Jueves 14 de Enero de 2010

La joven de 26 años que fue atacada con 17 puñaladas en un camino rural cercano a Casilda agravó ayer la situación del policía que está imputado por intento de homicidio y detenido a raíz de ese incidente. La mujer, que está internada hace doce días en el Hospital Provincial de Rosario, vinculó al suboficial en cuestión en el ataque, al brindar por primera vez testimonio ante el juez que investiga el caso.

Silvana Giménez declaró ayer ante el juez de Instrucción en feria, Javier Beltramone, en el hospital donde se recupera de las heridas infligidas. Muy dolorida aún a raíz de la agresión, la mujer ofreció una descripción lúcida de lo que ocurrió la madrugada de Año Nuevo, cuando el suboficial pasó a buscarla en su auto por su casa.

El policía Raúl Vitar, de 28 años, está acusado de haber convenido un ataque contra la chica con un preso de la alcaidía de Casilda que gozaba de salidas transitorias. La chica mantenía una relación sentimental con el suboficial.

Al ser arrestado tras una serie de indicios comprometedores, el uniformado reconoció haber contratado al recluso para "asustar" a la muchacha. Según el policía la mujer lo tenía presionado con contarle a su novia que estaba esperando un hijo de él.

El episodio que originó la pesquisa ocurrió en las primeras horas del Año Nuevo.
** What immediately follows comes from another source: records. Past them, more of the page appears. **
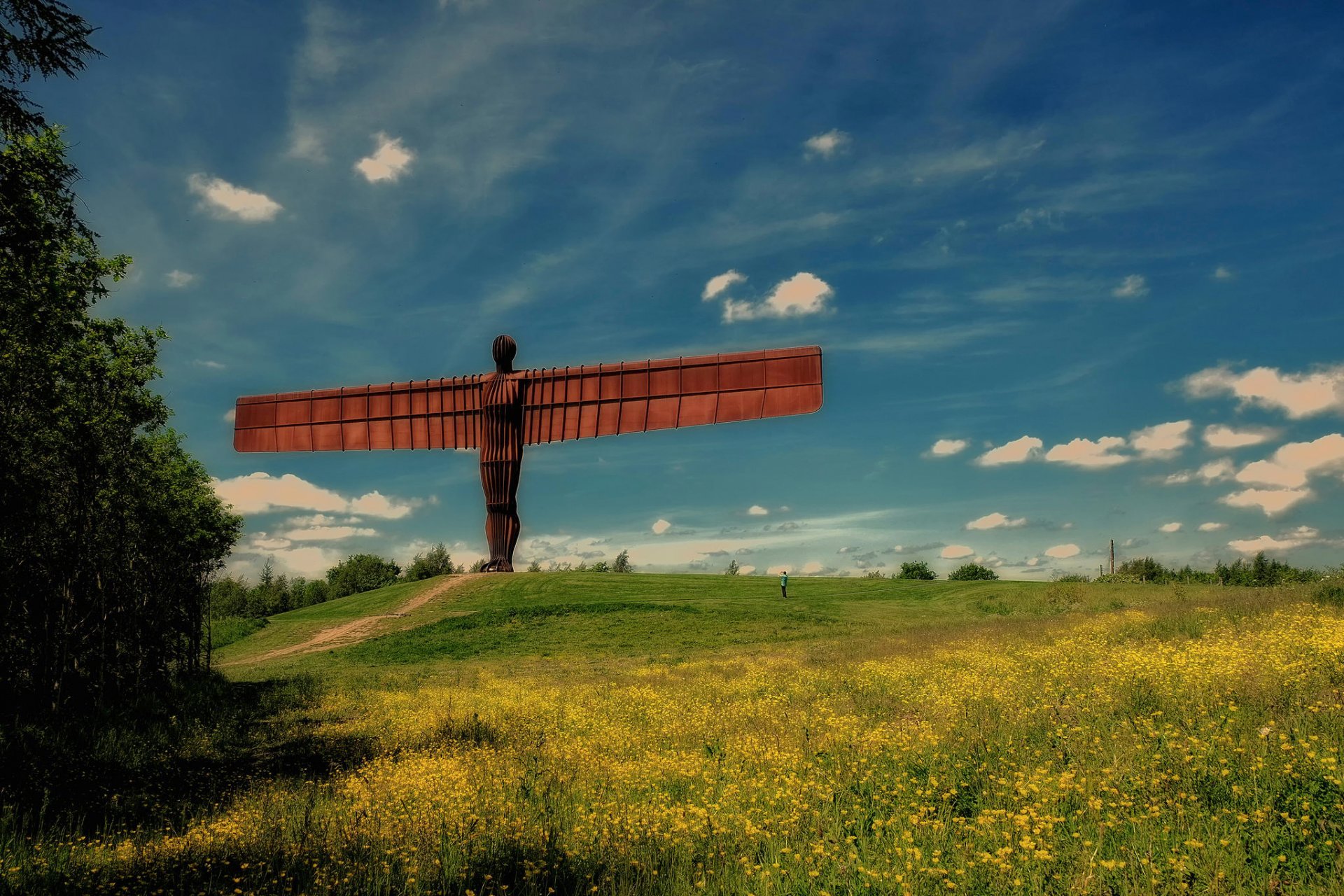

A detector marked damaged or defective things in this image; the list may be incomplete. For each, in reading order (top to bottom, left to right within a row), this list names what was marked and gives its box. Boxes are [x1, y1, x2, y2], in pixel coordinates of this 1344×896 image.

rusty brown metal [234, 337, 818, 574]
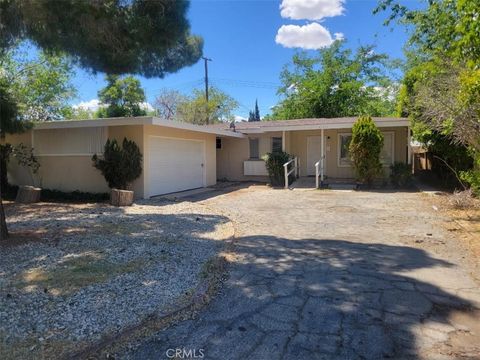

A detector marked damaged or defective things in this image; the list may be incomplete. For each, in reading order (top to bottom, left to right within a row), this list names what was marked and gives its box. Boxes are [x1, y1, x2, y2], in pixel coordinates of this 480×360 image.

cracked pavement [126, 187, 480, 358]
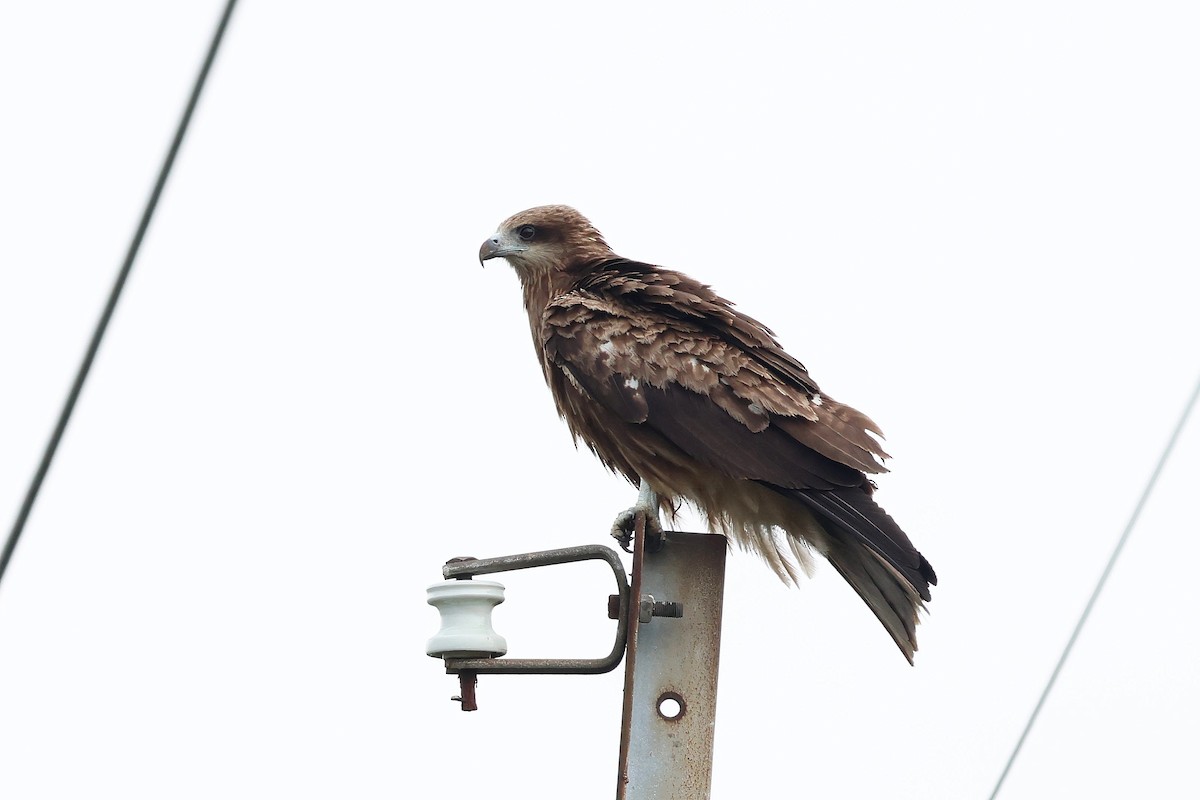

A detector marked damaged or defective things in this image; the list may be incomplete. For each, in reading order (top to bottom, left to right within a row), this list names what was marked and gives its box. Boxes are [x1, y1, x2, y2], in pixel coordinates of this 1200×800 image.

rusty metal pole [616, 520, 728, 796]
El policía pasó a buscar a Silvana por una casa que estaba a su cuidado. De alli partieron en su auto BMW y tras cruzar la ruta 33 el agente tomó por el viejo camino a Fuentes y detuvo la marcha a unos 600 metros.

En ese instante un hombre abrió la puerta del auto y se abalanzó contra la chica simulando un robo y una fuerte discusión con su cómplice. El individuo la ató y le tapó la boca con un trapo para luego asestarle siete puñaladas y dejarla tirada sobre una cuneta.
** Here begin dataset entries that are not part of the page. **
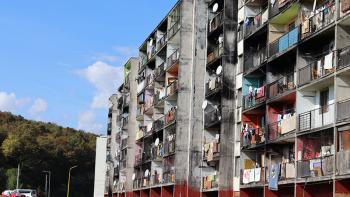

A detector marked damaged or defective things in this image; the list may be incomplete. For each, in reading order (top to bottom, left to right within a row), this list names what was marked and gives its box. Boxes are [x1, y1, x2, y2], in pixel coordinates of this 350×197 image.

fire-damaged balcony [300, 0, 334, 39]
fire-damaged balcony [268, 26, 298, 57]
fire-damaged balcony [296, 51, 334, 86]
fire-damaged balcony [268, 72, 296, 100]
fire-damaged balcony [204, 102, 220, 129]
fire-damaged balcony [296, 103, 334, 132]
fire-damaged balcony [296, 130, 334, 181]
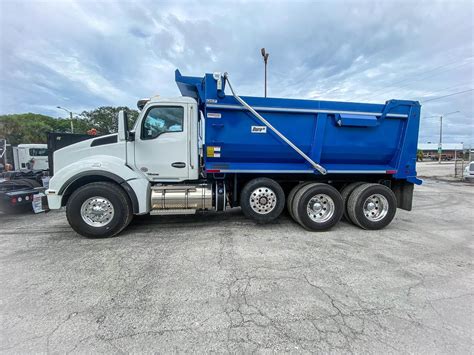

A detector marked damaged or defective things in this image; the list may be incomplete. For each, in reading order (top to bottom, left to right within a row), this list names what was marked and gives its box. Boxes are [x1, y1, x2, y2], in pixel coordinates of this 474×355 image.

cracked asphalt pavement [0, 178, 472, 354]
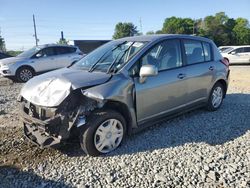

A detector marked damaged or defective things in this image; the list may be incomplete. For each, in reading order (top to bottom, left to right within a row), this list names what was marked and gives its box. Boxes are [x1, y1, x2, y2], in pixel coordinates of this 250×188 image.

crumpled front bumper [19, 102, 70, 148]
damaged gray hatchback [18, 34, 229, 156]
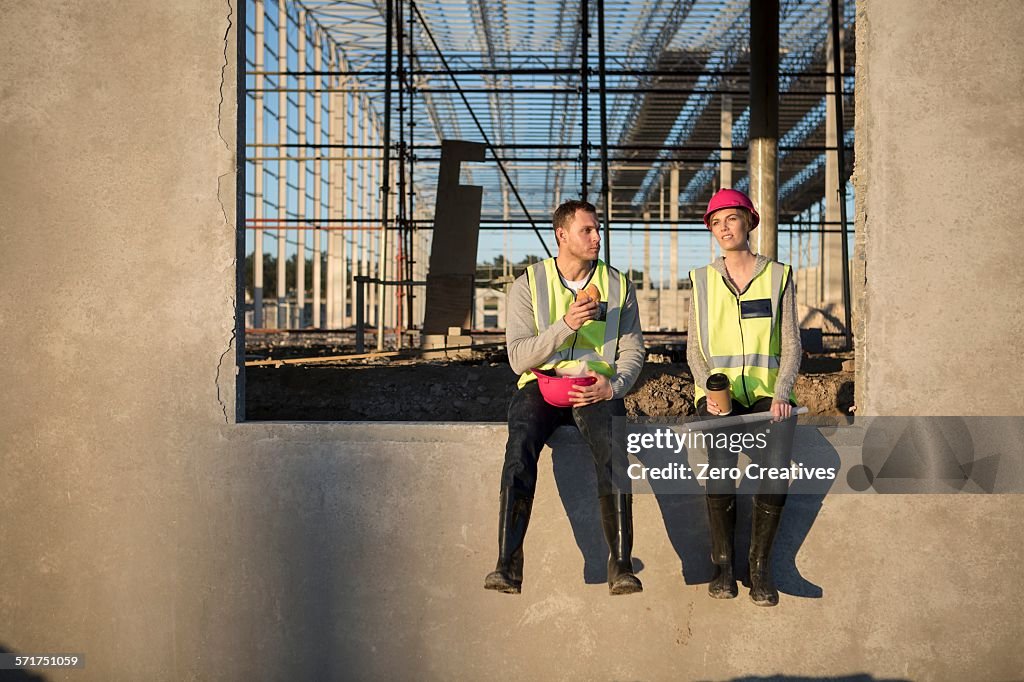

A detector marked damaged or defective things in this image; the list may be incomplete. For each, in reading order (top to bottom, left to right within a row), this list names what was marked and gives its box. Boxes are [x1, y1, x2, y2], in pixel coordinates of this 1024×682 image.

cracked concrete wall [851, 0, 1024, 413]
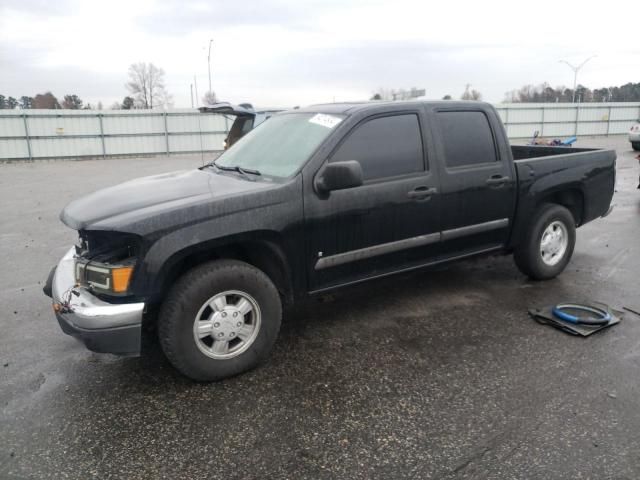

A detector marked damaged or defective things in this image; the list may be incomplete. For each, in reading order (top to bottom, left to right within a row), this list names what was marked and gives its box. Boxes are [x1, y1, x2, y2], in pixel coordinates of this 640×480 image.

damaged front bumper [44, 249, 144, 354]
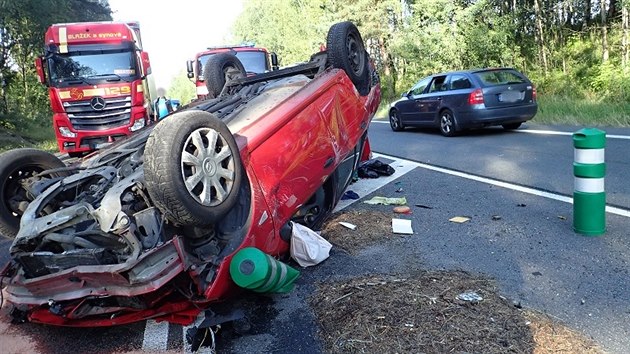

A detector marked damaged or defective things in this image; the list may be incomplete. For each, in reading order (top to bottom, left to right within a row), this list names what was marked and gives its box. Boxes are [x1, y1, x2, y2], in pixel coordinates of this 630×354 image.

overturned red car [0, 22, 380, 326]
Reconocimiento. Fuentes de la investigación señalaron que la mujer reconoció ayer el paño con el que fue amordazada, un cuchillo con el que la atacaron y hasta el arma del policía. También afirmó que está en condiciones de reconocer a la persona que la atacó cuando estaba en el auto con el policía.

La mujer tiene heridas en abdomen y varias en el antebrazo izquierdo que aparecen como resultado de su intento de cubrirse a fin de atajar el ataque.